No Pestalozzi - unidade I, duas turmas, do 5º ano C (tarde) e 6º ano A (manhã), tiveram as aulas suspensas desde terça-feira, 1º, por sete dias. A escola tomou essa medida porque 12 alunos (seis em cada turma de 25 alunos) estavam com sintomas de gripe. Os 50 estudantes afastados retornarão na semana que vem. “Como 20% dos estudantes das turmas estavam doentes, achamos melhor suspender as aulas por precaução. Temos alunos gripados, mas não há caso confirmado de H1N1 entre eles. A situação está sob controle”, disse a diretora Bernadete Faleiros. As aulas serão repostas.
A Secretaria Estadual de Saúde foi comunicada que em Franca, além do Pestalozzi, uma escola estadual afastou os alunos, mas a assessoria não informou o nome da instituição. A dirigente regional de Ensino Ivani Marchesi estava em São Paulo e não atendeu o celular para falar sobre o assunto. O Comércio descobriu extra oficialmente que na Escola Estadual “David Carneiro Ewbank” (Cede) uma turma foi suspensa por 15 dias porque havia estudantes com gripe na classe.

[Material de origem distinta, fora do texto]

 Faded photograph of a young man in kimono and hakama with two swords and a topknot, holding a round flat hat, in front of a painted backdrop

No Instituto Samaritano ainda não houve afastamento de turmas inteiras, apenas de alunos doentes. “Temos oito crianças em casa por estarem com sinusite, crise de bronquite, resfriado e gripe. Mas nada nos permite falar que é a nova gripe. Se um aluno chega com sintomas, chamamos os pais para levarem ao médico”, disse Suely Santiago, diretora.

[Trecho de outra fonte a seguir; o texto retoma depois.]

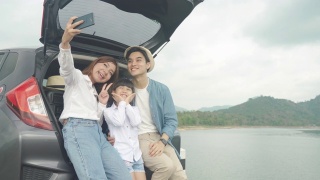 亚洲家庭坐在汽车与父亲，母亲和女儿自拍与湖泊和山景通过智能手机在假期一起度假。幸福的家庭时间。视频素材模板下载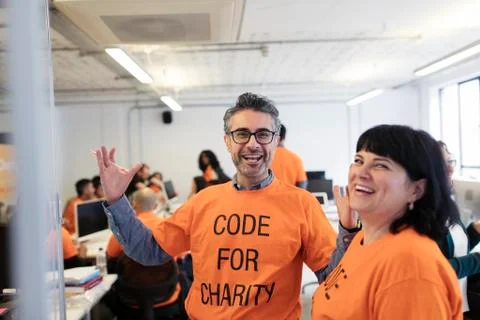 Enthusiastic hackers coding for charity at hackathon Stock Photos
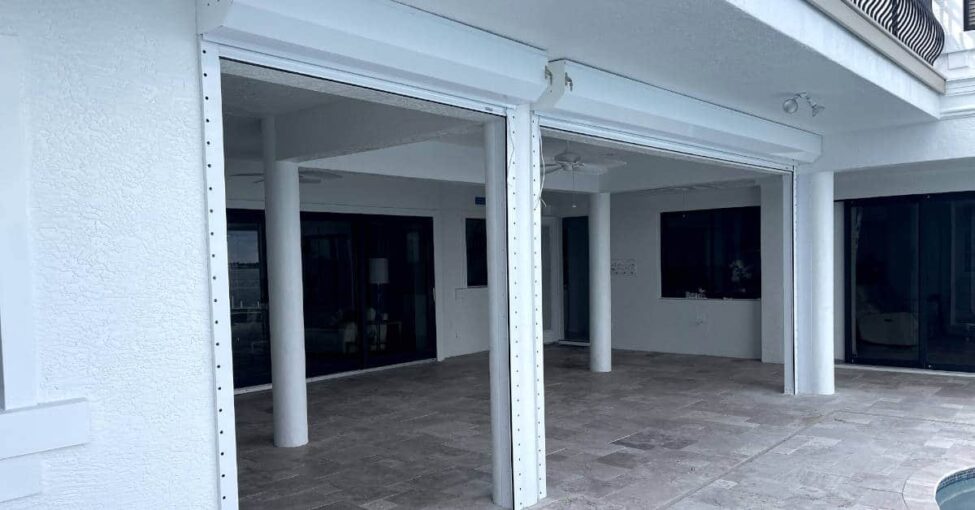 motorized roll down shutters on home in cape coral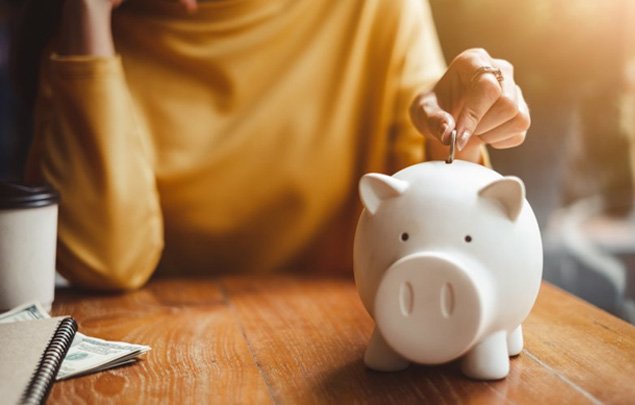 a person putting a coin in a piggy bank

O secretário de Saúde Alexandre Ferreira disse que os afastamentos ajudam na prevenção. “Sendo gripe ou não, criança doente não deve ir para a escola”. A Vigilância Epidemiológica de Franca encaminhou para o Instituto Adolfo Lutz de São Paulo exames de sete alunos. Três da escola Pestalozzi e quatro da do Jardim Bonsucesso. Um desses materiais foi devolvido, pois o instituto limita o número de exames a três por escola. “Vamos aguardar. Se forem positivos, caracteriza surto e assim temos de planejar que medidas serão tomadas”.
A orientação do Ministério da Saúde é para que alunos com sintomas gripais (febre, tosse, dor no corpo, etc.) permaneçam em casa por sete dias ou até 24 horas após os sintomas terem desaparecido.